• _DATA FOR THIS TASK_

───

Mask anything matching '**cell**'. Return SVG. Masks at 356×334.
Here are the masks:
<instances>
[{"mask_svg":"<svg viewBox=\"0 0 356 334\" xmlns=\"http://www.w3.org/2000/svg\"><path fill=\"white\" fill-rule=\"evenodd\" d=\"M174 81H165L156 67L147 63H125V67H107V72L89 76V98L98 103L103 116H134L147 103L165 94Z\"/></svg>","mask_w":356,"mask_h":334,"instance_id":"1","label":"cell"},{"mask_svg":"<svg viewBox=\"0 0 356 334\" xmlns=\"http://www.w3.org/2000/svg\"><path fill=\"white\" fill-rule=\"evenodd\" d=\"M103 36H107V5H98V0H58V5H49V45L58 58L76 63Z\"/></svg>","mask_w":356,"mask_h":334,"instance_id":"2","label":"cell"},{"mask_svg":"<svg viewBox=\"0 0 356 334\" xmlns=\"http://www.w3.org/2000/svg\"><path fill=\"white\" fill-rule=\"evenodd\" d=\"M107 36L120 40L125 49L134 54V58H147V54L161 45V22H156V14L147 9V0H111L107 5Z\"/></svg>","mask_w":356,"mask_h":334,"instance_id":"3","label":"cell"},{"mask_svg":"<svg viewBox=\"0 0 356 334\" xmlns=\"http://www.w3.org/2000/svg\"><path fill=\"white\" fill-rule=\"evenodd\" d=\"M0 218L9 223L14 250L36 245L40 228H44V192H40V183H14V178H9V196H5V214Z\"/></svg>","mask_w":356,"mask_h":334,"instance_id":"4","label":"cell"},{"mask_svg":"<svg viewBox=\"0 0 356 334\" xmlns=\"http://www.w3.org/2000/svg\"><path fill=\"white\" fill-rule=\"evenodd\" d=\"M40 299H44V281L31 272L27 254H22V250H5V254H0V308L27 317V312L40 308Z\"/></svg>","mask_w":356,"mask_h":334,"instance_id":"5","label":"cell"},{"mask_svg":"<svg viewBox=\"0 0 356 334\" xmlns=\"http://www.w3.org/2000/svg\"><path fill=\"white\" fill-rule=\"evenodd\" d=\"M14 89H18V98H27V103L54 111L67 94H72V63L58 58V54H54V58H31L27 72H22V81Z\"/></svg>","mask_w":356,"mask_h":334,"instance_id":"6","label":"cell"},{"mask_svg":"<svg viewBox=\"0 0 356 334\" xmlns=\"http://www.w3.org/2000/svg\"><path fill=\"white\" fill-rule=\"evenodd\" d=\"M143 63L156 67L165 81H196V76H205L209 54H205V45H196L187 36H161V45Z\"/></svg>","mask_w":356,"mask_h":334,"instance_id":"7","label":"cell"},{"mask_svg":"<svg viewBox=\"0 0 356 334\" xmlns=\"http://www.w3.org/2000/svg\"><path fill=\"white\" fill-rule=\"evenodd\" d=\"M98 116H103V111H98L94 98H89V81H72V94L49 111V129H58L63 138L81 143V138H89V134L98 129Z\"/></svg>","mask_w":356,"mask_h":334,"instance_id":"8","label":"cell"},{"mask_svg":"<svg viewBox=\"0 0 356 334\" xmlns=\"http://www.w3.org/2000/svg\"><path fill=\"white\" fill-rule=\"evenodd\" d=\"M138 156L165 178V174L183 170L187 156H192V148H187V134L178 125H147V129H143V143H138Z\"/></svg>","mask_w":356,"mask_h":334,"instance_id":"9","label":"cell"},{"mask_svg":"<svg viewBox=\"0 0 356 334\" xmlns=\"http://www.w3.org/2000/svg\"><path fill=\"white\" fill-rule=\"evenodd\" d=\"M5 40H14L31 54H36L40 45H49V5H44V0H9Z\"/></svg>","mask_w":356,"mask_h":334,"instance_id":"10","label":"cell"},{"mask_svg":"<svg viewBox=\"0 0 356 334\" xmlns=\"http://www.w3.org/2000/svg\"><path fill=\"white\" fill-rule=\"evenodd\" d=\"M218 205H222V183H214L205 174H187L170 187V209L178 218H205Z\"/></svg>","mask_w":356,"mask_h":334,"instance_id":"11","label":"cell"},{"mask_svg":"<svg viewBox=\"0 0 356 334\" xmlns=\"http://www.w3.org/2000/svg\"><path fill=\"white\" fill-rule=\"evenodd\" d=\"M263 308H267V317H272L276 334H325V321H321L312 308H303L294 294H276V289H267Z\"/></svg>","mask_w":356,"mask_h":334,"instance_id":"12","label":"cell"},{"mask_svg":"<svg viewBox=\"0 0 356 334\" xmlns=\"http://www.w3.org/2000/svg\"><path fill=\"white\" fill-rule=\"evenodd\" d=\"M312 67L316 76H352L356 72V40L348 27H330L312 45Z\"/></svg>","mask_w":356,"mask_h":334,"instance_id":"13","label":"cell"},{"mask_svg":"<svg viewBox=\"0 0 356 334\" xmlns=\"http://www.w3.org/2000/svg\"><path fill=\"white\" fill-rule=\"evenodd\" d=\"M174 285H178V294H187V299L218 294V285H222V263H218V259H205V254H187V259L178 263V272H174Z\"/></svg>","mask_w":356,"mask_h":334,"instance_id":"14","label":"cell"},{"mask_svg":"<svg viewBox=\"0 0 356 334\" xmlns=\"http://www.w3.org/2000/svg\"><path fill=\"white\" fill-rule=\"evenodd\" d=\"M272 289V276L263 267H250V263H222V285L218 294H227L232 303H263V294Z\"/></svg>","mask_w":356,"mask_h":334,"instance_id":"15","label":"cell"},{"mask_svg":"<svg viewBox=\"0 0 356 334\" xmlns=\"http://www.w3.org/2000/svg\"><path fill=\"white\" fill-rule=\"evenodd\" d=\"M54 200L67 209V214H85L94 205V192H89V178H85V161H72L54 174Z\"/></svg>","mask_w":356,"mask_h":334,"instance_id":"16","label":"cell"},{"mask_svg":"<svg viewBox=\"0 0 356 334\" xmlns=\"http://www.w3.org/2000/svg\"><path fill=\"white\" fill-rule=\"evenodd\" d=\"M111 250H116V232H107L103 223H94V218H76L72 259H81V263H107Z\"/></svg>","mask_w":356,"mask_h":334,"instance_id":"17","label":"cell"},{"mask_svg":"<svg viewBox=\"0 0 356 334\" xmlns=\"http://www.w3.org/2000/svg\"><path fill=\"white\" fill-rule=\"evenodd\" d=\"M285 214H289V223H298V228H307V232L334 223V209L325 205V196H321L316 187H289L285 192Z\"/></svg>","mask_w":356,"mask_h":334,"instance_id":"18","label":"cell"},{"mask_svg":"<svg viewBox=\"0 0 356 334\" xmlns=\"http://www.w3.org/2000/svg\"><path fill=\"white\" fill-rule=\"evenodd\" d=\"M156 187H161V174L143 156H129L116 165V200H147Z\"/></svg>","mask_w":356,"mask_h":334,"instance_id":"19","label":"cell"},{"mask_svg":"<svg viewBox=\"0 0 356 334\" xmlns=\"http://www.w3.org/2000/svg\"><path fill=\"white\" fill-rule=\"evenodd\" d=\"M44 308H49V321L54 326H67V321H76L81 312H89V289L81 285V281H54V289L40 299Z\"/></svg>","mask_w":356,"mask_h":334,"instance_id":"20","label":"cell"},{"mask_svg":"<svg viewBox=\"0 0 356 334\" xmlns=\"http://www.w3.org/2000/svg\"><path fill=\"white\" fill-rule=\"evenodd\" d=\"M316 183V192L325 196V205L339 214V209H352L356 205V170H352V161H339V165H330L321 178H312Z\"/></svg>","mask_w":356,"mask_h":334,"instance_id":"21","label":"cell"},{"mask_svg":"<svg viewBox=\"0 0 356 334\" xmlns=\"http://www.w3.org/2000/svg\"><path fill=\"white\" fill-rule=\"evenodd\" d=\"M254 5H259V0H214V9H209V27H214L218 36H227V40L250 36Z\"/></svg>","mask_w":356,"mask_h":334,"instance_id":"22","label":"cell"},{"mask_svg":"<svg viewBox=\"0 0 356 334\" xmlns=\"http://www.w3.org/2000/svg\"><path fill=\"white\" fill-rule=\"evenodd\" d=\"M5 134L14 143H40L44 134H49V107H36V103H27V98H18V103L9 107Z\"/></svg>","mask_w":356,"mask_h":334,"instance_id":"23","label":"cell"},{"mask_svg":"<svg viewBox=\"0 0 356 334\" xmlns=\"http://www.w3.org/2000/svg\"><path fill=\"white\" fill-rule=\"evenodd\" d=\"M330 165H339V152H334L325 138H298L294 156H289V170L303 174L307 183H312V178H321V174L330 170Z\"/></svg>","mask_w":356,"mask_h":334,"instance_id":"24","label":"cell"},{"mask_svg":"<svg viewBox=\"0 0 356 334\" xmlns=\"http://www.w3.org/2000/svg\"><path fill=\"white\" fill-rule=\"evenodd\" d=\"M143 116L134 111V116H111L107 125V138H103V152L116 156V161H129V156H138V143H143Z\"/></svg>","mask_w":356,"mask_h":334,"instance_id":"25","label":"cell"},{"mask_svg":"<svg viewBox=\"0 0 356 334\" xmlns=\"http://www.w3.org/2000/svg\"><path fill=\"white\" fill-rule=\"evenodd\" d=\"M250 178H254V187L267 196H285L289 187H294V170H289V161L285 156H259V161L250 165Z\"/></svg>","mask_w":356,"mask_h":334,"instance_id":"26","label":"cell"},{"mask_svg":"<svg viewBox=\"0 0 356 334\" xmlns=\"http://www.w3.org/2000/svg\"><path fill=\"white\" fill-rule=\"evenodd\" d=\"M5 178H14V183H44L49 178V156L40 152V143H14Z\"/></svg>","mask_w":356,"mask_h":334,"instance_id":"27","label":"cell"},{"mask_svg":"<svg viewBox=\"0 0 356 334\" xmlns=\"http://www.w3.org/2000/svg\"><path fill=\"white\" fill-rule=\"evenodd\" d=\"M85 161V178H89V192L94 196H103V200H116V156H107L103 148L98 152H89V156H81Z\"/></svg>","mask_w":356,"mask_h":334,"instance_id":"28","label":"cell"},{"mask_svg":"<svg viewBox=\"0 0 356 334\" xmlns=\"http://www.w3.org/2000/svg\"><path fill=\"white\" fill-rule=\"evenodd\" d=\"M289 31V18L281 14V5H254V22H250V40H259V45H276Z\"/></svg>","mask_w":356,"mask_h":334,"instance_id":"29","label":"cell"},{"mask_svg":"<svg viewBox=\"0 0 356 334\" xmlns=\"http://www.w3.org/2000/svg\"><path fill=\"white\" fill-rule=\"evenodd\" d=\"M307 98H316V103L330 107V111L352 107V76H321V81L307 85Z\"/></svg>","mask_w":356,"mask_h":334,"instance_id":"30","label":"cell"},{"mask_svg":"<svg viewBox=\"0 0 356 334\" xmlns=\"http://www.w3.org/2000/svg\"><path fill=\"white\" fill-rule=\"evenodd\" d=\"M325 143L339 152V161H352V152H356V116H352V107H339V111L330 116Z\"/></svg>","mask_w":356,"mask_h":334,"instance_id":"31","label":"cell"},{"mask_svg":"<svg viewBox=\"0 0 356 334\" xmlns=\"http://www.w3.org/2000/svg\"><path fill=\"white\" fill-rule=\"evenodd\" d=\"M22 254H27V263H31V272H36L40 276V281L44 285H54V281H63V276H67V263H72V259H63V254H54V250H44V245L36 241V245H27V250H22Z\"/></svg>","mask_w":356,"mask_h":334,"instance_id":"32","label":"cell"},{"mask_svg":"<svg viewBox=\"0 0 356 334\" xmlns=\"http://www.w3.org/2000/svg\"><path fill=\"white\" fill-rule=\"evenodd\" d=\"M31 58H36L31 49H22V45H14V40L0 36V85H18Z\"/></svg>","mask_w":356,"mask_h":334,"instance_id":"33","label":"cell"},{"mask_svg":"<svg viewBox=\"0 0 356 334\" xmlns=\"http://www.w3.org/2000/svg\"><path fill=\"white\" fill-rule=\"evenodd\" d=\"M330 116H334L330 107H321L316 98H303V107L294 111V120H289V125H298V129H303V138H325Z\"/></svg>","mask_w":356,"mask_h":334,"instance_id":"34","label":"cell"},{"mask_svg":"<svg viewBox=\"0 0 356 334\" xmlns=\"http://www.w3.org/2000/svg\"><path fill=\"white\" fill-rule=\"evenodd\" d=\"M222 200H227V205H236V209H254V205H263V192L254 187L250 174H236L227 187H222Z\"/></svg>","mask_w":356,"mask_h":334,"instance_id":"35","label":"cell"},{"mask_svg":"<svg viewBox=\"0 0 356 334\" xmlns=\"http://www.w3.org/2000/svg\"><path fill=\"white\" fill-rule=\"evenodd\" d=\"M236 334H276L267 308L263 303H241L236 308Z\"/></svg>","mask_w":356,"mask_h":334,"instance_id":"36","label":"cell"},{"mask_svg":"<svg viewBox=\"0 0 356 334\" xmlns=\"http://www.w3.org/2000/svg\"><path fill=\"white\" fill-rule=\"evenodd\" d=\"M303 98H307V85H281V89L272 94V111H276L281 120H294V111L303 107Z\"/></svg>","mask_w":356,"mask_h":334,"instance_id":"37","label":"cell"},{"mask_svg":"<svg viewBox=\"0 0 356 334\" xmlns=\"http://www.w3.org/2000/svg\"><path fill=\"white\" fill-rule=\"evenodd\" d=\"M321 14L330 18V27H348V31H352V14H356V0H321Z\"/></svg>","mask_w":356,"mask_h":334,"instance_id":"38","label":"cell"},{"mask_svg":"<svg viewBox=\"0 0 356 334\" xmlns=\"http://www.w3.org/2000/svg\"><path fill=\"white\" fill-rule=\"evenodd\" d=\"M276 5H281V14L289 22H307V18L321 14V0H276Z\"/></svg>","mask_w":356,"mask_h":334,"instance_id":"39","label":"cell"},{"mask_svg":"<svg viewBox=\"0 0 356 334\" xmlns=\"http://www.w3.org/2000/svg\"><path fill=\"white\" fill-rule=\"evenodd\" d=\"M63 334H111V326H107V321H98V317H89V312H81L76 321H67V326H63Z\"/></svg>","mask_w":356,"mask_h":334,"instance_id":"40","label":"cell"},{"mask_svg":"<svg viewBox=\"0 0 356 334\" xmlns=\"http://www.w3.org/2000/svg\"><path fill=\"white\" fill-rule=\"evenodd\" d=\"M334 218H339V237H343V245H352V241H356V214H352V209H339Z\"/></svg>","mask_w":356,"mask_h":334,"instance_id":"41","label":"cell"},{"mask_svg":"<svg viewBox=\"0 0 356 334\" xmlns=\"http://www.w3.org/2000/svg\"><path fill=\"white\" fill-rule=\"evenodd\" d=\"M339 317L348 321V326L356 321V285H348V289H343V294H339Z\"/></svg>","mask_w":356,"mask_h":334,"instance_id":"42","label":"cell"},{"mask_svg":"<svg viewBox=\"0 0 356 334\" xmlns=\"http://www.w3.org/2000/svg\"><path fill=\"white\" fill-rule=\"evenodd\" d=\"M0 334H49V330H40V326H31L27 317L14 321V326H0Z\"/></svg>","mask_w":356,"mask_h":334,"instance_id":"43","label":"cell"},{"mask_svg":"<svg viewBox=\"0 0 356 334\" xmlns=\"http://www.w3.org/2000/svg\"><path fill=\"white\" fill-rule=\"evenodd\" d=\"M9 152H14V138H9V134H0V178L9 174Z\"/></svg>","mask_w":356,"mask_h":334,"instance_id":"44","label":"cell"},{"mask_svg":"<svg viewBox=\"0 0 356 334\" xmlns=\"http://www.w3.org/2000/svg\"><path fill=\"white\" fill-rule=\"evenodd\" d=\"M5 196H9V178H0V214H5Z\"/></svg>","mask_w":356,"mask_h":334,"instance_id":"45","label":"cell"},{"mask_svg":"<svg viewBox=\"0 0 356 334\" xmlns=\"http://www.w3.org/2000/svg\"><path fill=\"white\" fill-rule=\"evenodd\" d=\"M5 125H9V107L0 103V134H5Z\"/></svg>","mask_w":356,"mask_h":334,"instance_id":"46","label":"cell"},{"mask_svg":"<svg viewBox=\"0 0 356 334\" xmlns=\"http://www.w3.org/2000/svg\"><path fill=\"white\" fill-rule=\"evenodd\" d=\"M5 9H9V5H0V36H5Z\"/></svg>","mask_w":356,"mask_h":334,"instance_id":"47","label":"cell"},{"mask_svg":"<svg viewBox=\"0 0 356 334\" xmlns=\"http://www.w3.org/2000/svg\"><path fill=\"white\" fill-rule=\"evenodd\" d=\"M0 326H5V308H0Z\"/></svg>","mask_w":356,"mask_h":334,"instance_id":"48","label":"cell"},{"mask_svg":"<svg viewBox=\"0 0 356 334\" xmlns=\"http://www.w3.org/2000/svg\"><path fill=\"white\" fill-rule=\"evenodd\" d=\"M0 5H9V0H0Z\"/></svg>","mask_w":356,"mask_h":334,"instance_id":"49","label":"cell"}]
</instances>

───

• _TASK OBJECTIVE_
Set down the listing again without changes, beginning at its first line and stopping after the line that contains "<instances>".

• _RESULT OF THE EXERCISE_
Mask anything matching '**cell**'. Return SVG. Masks at 356×334.
Here are the masks:
<instances>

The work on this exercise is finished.